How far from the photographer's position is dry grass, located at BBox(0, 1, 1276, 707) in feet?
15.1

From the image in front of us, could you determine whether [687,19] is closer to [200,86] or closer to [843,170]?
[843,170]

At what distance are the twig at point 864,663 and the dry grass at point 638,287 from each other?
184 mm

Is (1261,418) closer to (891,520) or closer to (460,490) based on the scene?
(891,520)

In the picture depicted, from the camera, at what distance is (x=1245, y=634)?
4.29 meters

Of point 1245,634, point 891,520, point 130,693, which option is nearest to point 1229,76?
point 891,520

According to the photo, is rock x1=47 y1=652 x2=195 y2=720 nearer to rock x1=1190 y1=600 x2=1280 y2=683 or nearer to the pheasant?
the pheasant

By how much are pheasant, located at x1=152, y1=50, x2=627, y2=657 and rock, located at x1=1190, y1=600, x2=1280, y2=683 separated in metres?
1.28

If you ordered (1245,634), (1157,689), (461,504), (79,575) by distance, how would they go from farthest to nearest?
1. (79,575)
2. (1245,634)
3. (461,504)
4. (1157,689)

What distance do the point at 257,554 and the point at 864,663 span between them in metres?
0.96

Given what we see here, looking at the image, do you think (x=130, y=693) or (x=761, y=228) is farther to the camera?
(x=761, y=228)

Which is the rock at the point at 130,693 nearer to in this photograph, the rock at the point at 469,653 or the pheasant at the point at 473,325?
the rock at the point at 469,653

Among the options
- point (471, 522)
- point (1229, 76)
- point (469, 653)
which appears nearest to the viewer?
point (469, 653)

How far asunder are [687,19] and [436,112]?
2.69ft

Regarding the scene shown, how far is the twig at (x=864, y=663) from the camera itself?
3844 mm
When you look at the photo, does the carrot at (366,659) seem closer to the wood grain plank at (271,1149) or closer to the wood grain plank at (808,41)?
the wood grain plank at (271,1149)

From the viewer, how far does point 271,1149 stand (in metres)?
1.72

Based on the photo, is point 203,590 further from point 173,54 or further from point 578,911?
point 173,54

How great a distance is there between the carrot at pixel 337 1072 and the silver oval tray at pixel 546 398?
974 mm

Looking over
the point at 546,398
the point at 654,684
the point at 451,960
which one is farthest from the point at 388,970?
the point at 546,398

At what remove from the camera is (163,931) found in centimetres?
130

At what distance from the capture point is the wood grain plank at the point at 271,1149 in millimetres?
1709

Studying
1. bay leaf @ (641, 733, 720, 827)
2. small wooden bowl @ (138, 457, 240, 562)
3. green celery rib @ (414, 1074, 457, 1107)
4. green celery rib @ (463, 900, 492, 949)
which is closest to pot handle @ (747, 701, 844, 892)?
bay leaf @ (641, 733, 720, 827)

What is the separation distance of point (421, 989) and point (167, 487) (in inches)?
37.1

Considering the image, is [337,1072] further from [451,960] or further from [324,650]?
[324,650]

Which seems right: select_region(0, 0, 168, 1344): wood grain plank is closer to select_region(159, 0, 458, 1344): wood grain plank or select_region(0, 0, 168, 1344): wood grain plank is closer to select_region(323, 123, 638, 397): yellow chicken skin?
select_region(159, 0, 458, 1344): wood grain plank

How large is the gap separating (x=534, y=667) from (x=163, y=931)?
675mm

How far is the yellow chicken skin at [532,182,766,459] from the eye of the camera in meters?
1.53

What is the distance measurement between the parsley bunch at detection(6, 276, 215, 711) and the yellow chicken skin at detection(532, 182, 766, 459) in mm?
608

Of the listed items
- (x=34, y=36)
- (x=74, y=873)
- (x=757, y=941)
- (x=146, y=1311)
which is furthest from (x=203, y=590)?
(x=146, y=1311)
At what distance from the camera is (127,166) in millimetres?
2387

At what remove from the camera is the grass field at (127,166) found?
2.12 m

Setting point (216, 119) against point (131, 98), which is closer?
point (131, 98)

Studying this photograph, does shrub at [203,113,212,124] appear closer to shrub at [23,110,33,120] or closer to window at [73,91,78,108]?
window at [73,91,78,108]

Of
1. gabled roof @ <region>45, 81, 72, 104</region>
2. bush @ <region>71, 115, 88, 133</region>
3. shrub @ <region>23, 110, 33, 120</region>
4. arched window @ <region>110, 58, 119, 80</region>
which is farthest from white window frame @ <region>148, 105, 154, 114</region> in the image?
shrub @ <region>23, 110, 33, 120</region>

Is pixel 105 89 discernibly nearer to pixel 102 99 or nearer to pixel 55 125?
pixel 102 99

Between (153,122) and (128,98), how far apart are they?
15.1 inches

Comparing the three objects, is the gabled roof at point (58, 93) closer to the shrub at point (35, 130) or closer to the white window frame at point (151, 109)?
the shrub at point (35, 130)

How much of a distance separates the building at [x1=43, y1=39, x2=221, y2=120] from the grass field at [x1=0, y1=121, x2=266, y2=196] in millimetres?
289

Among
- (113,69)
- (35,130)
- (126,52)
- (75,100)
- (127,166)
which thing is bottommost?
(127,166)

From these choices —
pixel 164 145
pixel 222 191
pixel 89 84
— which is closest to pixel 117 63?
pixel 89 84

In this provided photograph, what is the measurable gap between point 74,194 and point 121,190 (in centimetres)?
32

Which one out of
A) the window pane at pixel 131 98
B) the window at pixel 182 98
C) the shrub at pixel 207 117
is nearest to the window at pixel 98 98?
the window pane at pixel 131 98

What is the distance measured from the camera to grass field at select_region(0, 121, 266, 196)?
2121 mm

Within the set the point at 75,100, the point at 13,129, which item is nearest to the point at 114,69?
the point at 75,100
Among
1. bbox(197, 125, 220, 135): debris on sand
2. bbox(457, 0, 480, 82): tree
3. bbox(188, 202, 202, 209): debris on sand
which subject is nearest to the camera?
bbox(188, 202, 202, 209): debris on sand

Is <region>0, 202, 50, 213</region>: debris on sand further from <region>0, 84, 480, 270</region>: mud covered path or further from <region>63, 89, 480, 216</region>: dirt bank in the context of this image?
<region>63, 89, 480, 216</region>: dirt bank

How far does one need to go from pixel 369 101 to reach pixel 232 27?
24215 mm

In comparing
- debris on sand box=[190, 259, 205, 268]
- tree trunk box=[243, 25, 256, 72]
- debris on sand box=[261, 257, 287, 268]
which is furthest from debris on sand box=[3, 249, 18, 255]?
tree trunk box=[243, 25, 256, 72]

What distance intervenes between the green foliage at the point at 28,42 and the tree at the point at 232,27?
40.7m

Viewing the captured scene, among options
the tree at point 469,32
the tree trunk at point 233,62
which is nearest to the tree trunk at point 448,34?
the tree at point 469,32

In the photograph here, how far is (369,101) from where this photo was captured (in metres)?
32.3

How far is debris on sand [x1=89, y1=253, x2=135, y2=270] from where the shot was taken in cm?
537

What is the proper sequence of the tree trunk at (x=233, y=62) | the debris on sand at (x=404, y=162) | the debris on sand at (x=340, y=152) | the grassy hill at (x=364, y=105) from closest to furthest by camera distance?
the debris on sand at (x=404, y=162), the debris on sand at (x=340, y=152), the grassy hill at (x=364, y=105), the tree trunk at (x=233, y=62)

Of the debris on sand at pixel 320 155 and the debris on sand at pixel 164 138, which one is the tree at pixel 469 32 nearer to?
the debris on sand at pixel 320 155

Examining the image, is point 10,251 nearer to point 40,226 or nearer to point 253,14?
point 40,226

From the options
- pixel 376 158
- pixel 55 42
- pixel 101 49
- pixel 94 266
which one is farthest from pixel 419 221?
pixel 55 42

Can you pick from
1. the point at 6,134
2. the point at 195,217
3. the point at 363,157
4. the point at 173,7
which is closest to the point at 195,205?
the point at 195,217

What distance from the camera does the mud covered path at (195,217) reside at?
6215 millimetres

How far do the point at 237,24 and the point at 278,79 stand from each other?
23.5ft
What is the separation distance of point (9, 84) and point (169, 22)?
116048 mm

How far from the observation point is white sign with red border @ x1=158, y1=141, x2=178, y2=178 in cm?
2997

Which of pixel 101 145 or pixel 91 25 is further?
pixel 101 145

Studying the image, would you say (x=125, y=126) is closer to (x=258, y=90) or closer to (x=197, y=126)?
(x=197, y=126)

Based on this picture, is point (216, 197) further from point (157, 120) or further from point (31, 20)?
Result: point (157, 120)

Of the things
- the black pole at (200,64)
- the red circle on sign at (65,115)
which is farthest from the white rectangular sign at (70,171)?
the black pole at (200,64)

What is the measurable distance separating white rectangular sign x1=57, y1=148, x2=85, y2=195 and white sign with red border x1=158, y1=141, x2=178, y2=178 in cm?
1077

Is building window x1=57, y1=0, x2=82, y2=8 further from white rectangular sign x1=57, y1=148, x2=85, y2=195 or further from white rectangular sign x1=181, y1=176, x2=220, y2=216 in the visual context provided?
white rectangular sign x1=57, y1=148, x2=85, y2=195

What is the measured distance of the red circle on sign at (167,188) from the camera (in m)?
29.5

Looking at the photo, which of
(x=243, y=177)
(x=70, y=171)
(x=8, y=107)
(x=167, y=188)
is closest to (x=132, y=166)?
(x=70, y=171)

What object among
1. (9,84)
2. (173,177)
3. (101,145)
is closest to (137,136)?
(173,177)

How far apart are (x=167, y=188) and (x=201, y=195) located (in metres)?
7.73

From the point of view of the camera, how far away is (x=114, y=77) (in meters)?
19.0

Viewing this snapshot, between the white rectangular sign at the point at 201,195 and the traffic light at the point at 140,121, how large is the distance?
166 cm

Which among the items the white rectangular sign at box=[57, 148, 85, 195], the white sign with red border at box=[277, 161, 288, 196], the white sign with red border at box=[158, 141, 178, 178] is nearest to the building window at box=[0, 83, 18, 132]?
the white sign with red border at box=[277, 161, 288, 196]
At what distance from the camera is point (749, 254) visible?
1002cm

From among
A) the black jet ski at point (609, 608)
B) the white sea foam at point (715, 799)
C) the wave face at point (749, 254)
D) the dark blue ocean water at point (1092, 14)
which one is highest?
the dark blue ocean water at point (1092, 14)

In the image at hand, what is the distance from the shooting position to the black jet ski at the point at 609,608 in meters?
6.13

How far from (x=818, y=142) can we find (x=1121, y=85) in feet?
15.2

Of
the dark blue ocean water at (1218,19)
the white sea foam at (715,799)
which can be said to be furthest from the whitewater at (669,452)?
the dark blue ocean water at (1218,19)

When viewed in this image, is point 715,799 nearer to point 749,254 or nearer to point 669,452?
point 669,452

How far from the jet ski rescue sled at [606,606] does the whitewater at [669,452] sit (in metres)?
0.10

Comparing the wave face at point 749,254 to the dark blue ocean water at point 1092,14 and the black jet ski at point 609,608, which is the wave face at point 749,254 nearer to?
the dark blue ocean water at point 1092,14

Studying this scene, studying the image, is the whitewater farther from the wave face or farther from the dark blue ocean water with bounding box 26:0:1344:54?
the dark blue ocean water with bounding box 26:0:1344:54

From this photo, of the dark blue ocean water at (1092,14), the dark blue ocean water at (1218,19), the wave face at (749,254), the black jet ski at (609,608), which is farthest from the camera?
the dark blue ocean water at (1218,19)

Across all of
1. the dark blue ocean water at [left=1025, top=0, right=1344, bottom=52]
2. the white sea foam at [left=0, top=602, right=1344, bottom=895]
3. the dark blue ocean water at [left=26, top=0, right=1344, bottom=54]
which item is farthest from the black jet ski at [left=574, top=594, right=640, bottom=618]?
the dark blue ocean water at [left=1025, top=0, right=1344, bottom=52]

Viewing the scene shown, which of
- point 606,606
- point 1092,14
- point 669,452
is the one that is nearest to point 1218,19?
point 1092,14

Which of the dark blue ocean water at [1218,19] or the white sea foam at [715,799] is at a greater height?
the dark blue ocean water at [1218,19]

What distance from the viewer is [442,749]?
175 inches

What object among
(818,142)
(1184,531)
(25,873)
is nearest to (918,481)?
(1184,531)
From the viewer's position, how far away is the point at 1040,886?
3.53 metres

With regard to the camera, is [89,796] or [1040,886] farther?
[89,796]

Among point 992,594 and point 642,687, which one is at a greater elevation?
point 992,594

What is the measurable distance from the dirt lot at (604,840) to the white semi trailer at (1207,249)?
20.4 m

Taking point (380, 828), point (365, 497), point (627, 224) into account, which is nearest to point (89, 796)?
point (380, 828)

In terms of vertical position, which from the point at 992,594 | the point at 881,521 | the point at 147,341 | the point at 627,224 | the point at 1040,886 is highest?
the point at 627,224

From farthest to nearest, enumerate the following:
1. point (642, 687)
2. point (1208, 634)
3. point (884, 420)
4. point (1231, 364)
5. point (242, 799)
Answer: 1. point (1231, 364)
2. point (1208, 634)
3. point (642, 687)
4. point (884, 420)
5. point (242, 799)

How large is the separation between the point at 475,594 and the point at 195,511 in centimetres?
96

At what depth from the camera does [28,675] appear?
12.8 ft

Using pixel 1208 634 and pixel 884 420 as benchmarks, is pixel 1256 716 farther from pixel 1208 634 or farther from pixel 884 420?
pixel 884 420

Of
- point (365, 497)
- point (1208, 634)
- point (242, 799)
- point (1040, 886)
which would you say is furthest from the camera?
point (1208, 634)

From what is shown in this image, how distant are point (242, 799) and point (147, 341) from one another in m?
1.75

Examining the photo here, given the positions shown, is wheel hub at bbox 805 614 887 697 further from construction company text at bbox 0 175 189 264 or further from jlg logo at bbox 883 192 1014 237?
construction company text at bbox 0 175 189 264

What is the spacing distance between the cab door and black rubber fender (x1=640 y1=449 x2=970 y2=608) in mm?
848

• _Written request_
Repeat the rows from the line with "Examining the image, is" up to and including the line with "Result: point (157, 120)", swapping "mud covered path" for "dirt trail" and changing nothing else.

• _Full output_
Examining the image, is point 10,251 nearer to point 40,226 or nearer to point 253,14?
point 40,226

From the options
- pixel 376 158
- pixel 55 42
- pixel 101 49
- pixel 94 266
which one is farthest from pixel 419 221?
pixel 55 42

Can you pick from
1. the point at 6,134
2. the point at 195,217
3. the point at 363,157
4. the point at 173,7
which is closest to the point at 195,205?
the point at 195,217

What distance from the camera does the dirt trail at (195,217) reside at?
6215 millimetres

How far do the point at 237,24 and the point at 278,79 stand from each other?
23.5ft
What is the separation distance of point (9, 84) and point (169, 22)?
116048 mm

How far from the observation point is white sign with red border @ x1=158, y1=141, x2=178, y2=178 in cm?
2997

Which of pixel 101 145 or pixel 91 25 is further?
pixel 101 145

Studying the image, would you say (x=125, y=126) is closer to (x=258, y=90) or closer to (x=197, y=126)?
(x=197, y=126)

Based on this picture, is point (216, 197) further from point (157, 120) or further from point (31, 20)?
Result: point (157, 120)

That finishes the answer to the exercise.